-- Tasks to carry out --
1/ Answer these from the article on research reproducibility:
(a) What is the full name of cascad?
(b) Which journal has been running a verification process for several years?
(c) What share of Americans can be identified from an anonymized dataset with as few as 15 attributes?
2/ Copy word for word the stretch of the article on research reproducibility from "Second, an increasing" through "or marital status.".

In many scientific papers, the core of the analysis is computational. Researchers spend months – sometimes years – collecting and cleaning data, writing and debugging computer code, and then running and rerunning their work. Yet those data and code never enter the peer-review process. No wonder, you might argue, that reproducibility is not the norm in modern science.
When reviewing a manuscript, journal editors and referees have traditionally had to assume that the results outlined are the genuine output from running the researchers’ computer code on their data. Over the past decade, some journals have begun to instruct authors to upload their code and data to dedicated online repositories after the acceptance of the paper, so that, in principle, other researchers can download all the necessary resources to redo their analysis. However, such initiatives have been only partially successful in improving transparency.
There are two main reasons. First, the posted code and data are not checked systematically. Their quality, therefore, is sometimes low – particularly because researchers lack time and incentives to prepare them properly. This makes it hard even for specialists to redo the analysis and fully reproduce an original study.
Second, an increasing number of academic papers rely on confidential data relating to individuals; examples include data on income, employment, taxes and health. These are available only to accredited users within a secure computing environment and cannot be shared. In some cases, an anonymised version of the data can be made public, but recent evidence suggests that this approach is not yet able to provide a guarantee that privacy is preserved. A paper recently published in Nature Communications shows that 99.98 per cent of Americans can be identified from any anonymised dataset with as few as 15 attributes, such as gender, zip code or marital status.
That well-trained researchers are sometimes unable to replicate the results of papers published in their field is a serious concern and calls for action. Some academic journals take the issue very seriously and rerun authors’ code on their data to check for reproducibility. The journal Biostatistics has been implementing such a verification process for several years, and the American Economic Review recently announced that it is about to do the same. Many journals, however, lack the time or specialised staff to deal with numerous software and data sources.
As an alternative, we advocate an external solution provided by a specialised certification agency, acting as a trusted third party. To this end, we recently launched cascad, the Certification Agency for Scientific Code and Data, as a non-profit academic initiative.
When a researcher requests a reproducibility certificate, a cascad reviewer runs their code on their data to verify that the output corresponds to the results presented in the tables and figures in their manuscript. The certificate can then be submitted to journals alongside the manuscript, giving the editor and reviewers confidence that the paper is all that it seems.
Another key advantage of a trusted third party is its ability to certify the reproducibility of research based on confidential data. For instance, as shown in a recent publication in Science, cascad not long ago partnered with France’s Secure Data Access Centre, a public body that allows researchers to access and work with confidential governmental data under secure conditions. The centre creates a virtual machine allowing researchers to remotely access the specific datasets needed for their projects, as well as the required statistical software. The cascad reproducibility reviewer then accesses a virtual machine that is a clone of the one used by the author (same data, same code), and the whole process is fully conducted within the secure computing environment.
Making research reproducible calls for more joint efforts such as this between academic journals, researchers and data providers. Given researchers’ relatively low reproducibility literacy, it is also vital to train them – especially the next generation – to understand and comply with the main principles of reproducible research.
Taking reproducibility seriously is a prerequisite for making science trustworthy and useful to society.
Christophe Pérignon is professor of finance and associate dean for research at HEC Paris, and Christophe Hurlin is professor of economics at the University of Orléans, France. They are co-founders of cascad, the Certification Agency for Scientific Code and Data.

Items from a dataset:
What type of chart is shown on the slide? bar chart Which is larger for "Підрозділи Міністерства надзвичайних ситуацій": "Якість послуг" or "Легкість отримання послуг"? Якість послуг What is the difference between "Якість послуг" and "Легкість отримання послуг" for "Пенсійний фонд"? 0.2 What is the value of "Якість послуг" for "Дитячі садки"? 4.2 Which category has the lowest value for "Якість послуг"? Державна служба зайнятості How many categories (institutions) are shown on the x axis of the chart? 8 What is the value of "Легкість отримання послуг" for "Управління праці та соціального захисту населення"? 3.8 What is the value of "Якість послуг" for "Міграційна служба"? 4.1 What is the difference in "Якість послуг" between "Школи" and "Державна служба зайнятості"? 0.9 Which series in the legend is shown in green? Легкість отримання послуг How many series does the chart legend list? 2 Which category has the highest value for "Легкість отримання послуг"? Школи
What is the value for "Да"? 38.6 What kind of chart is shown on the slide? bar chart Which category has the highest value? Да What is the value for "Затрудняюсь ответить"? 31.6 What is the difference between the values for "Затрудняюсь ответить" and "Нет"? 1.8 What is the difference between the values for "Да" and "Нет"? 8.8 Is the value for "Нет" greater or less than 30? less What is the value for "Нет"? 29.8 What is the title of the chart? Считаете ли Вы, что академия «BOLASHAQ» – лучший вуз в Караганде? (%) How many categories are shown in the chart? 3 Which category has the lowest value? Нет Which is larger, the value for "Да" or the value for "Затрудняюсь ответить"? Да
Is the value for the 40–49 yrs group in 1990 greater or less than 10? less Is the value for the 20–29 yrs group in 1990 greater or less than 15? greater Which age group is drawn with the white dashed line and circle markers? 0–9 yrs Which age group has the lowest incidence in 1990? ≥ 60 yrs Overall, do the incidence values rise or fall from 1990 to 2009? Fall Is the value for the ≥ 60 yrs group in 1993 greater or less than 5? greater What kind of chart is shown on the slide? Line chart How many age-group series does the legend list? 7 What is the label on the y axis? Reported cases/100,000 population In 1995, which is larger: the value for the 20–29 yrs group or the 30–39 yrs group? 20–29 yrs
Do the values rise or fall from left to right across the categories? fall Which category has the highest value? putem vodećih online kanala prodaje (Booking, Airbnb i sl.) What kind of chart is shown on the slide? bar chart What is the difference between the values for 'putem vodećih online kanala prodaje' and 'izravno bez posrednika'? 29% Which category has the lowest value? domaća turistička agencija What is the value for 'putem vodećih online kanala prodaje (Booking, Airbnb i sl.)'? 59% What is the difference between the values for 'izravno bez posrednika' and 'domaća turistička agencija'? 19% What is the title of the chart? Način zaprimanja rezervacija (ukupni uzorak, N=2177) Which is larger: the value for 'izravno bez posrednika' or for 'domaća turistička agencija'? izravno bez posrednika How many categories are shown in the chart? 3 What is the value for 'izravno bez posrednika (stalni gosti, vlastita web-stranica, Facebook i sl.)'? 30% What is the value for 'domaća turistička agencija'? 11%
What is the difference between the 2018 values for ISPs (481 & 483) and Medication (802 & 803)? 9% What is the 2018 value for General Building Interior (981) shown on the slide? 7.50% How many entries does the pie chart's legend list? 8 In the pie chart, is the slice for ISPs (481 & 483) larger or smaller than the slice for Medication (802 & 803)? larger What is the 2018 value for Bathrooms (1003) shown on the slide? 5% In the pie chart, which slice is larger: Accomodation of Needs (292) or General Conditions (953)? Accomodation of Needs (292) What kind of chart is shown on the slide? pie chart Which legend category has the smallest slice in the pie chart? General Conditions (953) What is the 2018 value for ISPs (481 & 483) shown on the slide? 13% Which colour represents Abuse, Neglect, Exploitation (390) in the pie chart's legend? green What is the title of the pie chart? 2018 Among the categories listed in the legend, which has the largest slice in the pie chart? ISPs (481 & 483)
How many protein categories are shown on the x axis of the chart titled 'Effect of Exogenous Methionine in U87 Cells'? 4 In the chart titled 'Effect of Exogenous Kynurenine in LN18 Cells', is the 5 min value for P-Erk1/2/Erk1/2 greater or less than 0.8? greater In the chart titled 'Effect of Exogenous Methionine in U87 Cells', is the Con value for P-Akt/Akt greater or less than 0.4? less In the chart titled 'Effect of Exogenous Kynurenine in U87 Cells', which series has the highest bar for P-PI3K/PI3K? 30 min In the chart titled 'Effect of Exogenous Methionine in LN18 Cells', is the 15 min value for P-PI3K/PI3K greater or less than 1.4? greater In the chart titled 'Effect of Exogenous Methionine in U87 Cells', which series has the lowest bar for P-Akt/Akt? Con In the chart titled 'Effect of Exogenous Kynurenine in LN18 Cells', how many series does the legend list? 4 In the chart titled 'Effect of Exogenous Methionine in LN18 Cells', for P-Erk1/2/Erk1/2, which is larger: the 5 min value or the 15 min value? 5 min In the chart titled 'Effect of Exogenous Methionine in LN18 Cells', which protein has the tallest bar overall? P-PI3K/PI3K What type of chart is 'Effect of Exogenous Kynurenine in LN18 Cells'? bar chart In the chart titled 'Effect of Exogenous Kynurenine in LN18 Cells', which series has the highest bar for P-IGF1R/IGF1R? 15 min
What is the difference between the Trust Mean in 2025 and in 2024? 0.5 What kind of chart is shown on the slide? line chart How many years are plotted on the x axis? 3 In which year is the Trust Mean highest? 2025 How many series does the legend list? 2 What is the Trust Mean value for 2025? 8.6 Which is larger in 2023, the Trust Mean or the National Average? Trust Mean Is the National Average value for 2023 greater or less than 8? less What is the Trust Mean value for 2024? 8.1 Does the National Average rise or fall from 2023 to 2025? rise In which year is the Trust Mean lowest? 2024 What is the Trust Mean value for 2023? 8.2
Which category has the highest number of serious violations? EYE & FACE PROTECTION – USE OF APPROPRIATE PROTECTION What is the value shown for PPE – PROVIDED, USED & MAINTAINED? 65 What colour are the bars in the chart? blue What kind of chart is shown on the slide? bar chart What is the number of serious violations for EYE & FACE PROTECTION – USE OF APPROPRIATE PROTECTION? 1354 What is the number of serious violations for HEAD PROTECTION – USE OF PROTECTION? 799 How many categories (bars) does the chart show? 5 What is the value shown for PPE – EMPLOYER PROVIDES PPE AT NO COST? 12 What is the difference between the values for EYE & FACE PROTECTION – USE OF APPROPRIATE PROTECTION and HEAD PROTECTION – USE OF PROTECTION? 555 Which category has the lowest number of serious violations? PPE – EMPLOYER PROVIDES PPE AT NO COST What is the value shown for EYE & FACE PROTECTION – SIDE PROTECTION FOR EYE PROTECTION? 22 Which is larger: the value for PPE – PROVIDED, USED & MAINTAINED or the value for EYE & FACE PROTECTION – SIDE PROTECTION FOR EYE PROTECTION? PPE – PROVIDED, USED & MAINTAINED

-- Answers by task --
1/
(a) The Certification Agency for Scientific Code and Data
(b) Biostatistics
(c) 99.98 per cent

2/
Second, an increasing number of academic papers rely on confidential data relating to individuals; examples include data on income, employment, taxes and health. These are available only to accredited users within a secure computing environment and cannot be shared. In some cases, an anonymised version of the data can be made public, but recent evidence suggests that this approach is not yet able to provide a guarantee that privacy is preserved. A paper recently published in Nature Communications shows that 99.98 per cent of Americans can be identified from any anonymised dataset with as few as 15 attributes, such as gender, zip code or marital status.